The backpropagation algorithm computes the gradient of the cost function faster. The backpropagation computes the partial derivative of the cost function with respect to any weight or bias in the network. To compute the partial derivatives of cost function with respect to weights or bias it is necessary to compute the error which is related to partial derivatives. Weights will learn slowly if either the input neuron has low activation or if the output neuron is saturated due to high or low activation. The implementation of backpropagation algorithm can be improved to improve the way the network can learn. The techniques include: choice of cost function and four regularization methods (L1 and L2 regularization, dropout and artificial expansion of training data). These techniques generalize the network beyond training data, a better method to initialize weights and to choose better hyper parameters for the network. The neural networks can compute for any complicated function. Though the networks cannot be used to exactly compute any function, an approximation for the function is obtained. Increasing the number of hidden neurons improves the approximation. The hidden neurons try to output step function. By adjusting the weight and bias the step function can be obtained, usually the weight is set to large value. The position of the step is directly proportional to bias (b) and inversely proportional to weight (w).
  Convolutional Neural Networks (CNN) are fast are fast to train and well adapted to classify images. It uses three ideas: local receptive fields, shared weights and pooling. CNN are adapted to translational invariance. Which means it doesn't matter where the object is, but as long as the object is in the image networks say that there is an object regardless of its position. The map from the input layer to hidden layer is called feature map. The weights and bias defining the feature map is the shared weight and bias. This shared weights and bias is called kernel or filter. CNN contain pooling layers. It also known as sub-sampling or max-pooling layer.
     The time varying behavior of a neural network is known as Recurrent Neural Network (RNN).
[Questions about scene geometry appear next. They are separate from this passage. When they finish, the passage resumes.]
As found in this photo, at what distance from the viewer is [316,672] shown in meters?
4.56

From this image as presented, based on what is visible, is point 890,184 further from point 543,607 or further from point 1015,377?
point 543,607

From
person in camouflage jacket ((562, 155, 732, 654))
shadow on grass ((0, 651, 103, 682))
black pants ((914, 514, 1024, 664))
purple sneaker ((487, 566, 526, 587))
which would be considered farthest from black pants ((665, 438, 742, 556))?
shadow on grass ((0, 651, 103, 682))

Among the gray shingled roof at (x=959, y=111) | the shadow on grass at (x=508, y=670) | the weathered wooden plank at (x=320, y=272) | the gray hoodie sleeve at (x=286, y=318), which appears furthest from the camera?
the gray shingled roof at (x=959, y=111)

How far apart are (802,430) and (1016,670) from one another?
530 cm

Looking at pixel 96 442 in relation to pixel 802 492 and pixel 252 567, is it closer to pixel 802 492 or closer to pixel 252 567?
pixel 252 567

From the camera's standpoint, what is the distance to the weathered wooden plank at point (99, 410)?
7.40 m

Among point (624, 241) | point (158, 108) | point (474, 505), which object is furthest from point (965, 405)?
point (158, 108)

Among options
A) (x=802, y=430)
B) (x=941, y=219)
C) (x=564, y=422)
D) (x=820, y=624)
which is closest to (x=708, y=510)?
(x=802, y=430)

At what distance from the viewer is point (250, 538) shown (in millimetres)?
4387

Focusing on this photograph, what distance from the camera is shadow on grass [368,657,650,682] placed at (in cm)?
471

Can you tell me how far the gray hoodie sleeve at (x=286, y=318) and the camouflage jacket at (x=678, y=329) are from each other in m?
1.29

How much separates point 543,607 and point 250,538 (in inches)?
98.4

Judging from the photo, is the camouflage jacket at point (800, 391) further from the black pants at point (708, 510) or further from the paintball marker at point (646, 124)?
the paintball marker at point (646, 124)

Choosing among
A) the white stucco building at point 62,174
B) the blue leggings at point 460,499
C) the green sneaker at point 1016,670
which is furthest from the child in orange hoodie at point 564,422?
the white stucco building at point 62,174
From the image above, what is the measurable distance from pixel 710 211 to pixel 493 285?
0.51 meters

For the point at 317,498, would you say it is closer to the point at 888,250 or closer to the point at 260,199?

Where the activations in the hidden and output neurons is determined by the current and earlier inputs. Because of unstable gradient problem, training with RNN is very difficult. The gradient becomes smaller and smaller as it is propagated back through time which makes the learning extremely slow. If the network runs for a long time it makes the gradient extremely unstable and hard to learn. This problem is solved by using Long Short Term Memory Units (LSTM).

Programming:
Though am not good in programming I just tried to use a simple code to denoise an image by using plain Multilayer Perceptron (MLP). The image was corrupted by Additive White Gaussian Noise (AWGN) with sigma 25. The programming language is MATLAB. The plain MLP has patch size 17 with 4 hidden layers and size 2047. I observed that by increasing the capacity, training set and patch size, MLP obtains better performance. Also, I was surprised to see that the program was very fast and completed within few seconds.

Conclusion:
Taking this course helps me understand the basic concepts very clearly, how the algorithm works, the parameters role in training the network, how performance can be increased by tuning the parameters and many other details about the network. This course is very interesting and was very useful for my research. I was able to understand and correlate what I learnt with the real world applications. I was amazed at this technology how it works with applications like apple’s siri and google apps.